[Date Prev][Date Next][Thread Prev][Thread Next][Date Index][Thread Index]

Re: [HTCondor-users] [CondorLIGO] Problem with parallel universe jobs and dynamic partitioning



On Tue, Sep 16, 2014 at 11:01:15AM -0500, Todd L Miller wrote:
> >In that case, it should be ensured that parallel jobs may use already
> >existing dynamic slots if they match the requirements. Something that
> >apparently doesn't happen now.
> 
> 	Well, yes.  Hence the need for startd rank on dynamic slots.
> 
> >I understand that, but I don't understand why it has be done by a central
> >task, not a daemon running locally on the machine
> 
> 	The "pool-wide" part is important -- how would any individual
> startd be able to make policy decisions about how much less work it
> should do now in order to accept a wider variety of jobs later?

By returning to an initial (unpartitioned) state, or something as
close as possible. Yes, this can only consider idle dyn slots, but
that's what a defrag would be able to do if preemption is forbidden.
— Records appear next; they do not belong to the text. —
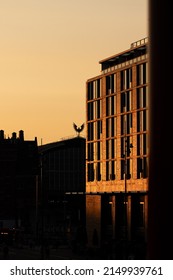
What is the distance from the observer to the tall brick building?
11500 centimetres

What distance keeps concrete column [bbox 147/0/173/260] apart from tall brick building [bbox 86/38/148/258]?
89036mm

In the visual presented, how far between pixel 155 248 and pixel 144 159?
95.7 meters

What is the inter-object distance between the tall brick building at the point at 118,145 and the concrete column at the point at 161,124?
89036 mm

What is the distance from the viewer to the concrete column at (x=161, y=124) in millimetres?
18250

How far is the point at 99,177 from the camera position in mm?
127812

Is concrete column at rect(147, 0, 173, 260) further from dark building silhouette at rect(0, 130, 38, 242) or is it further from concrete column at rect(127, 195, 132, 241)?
dark building silhouette at rect(0, 130, 38, 242)

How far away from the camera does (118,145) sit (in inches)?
4835

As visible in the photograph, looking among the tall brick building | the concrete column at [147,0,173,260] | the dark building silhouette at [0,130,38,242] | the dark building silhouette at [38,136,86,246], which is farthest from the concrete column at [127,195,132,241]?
the concrete column at [147,0,173,260]

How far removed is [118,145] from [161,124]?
343ft

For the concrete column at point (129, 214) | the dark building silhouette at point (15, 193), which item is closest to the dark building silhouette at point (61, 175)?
the dark building silhouette at point (15, 193)

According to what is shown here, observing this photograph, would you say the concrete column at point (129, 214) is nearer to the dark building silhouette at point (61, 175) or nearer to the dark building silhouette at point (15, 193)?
the dark building silhouette at point (15, 193)

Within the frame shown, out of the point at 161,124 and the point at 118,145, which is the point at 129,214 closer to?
the point at 118,145
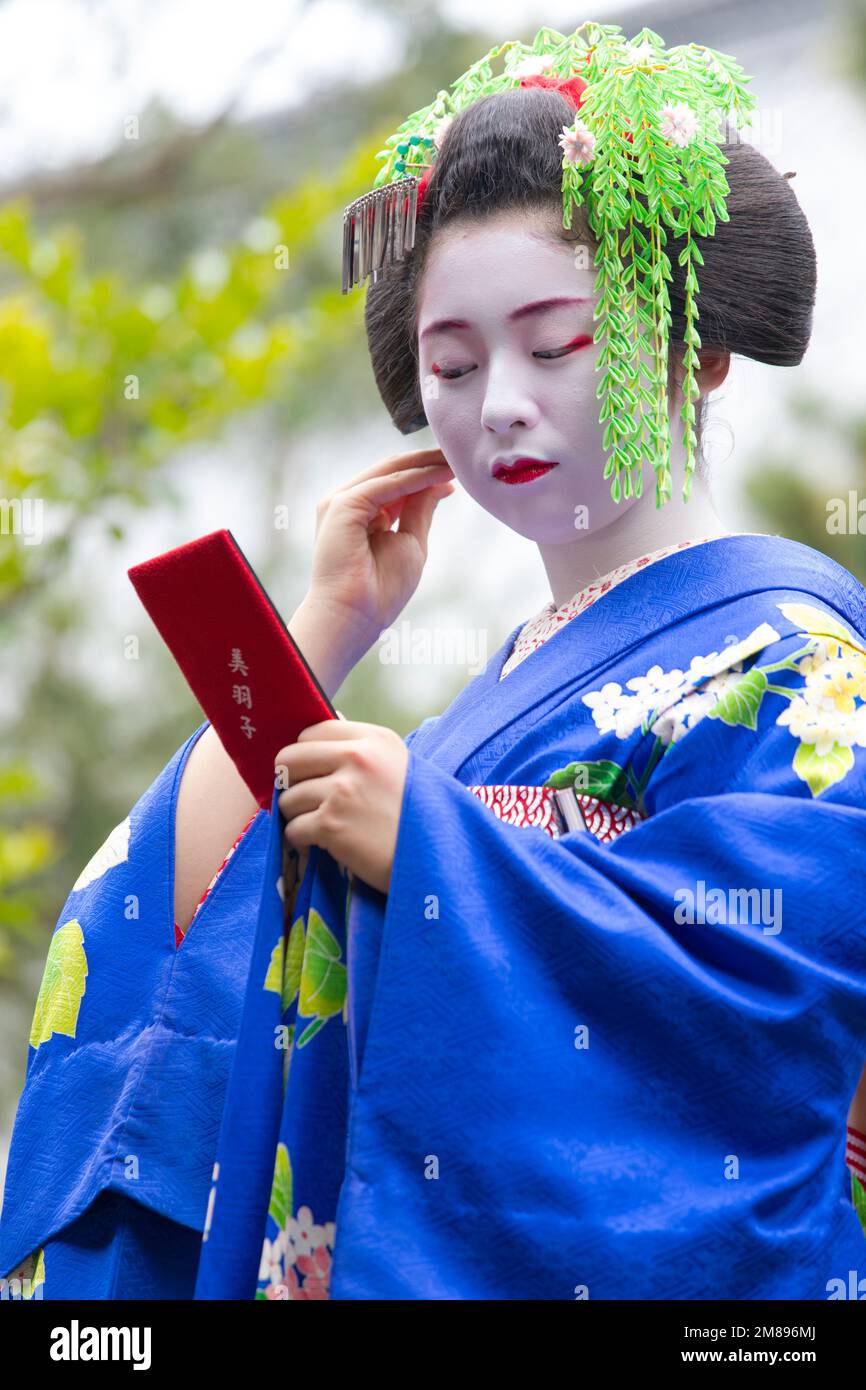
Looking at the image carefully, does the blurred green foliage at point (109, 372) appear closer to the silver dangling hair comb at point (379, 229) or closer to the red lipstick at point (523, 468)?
the silver dangling hair comb at point (379, 229)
> >Okay, so we've reached a catch-22 if there are only parallel jobs
> >on a pool?
> 
> 	The queued idle jobs would have to wait for one (or or more) of the
> running jobs to finish.

And slots to become available, with or without defragmenting/reuniting.

> >I've been trying to do this using NEGOTIATOR_PRE_JOB_RANK, but
> >obviously failed (at least in the ParU case).
> 
> 	IIRC, NEGOTIATOR_PRE_JOB_RANK can not cause preemption.

It's not meant to (at least in our setup), but it should act the
same for both universes. As long as re-matching idle (even: claimed
by the same user) dyn slots doesn't work as expected, I cannot force
any allocation scheme as long as ParU jobs are involved.

> >I cannot see the difference of a dynamically created slot and a
> >static one when it comes to matching (should there be any?)...
> 
> 	AFAIK, there isn't.  The problem (as I understand it) isn't the
> matching -- it's after the match, when the question comes up about
> what to do about the job that's already using the matched resoures.

Hm, as these details seem to be properly hidden from my view at the
moment, which log-level settings would you recommend to get a better
insight into these processes?


Thanks,
 Steffen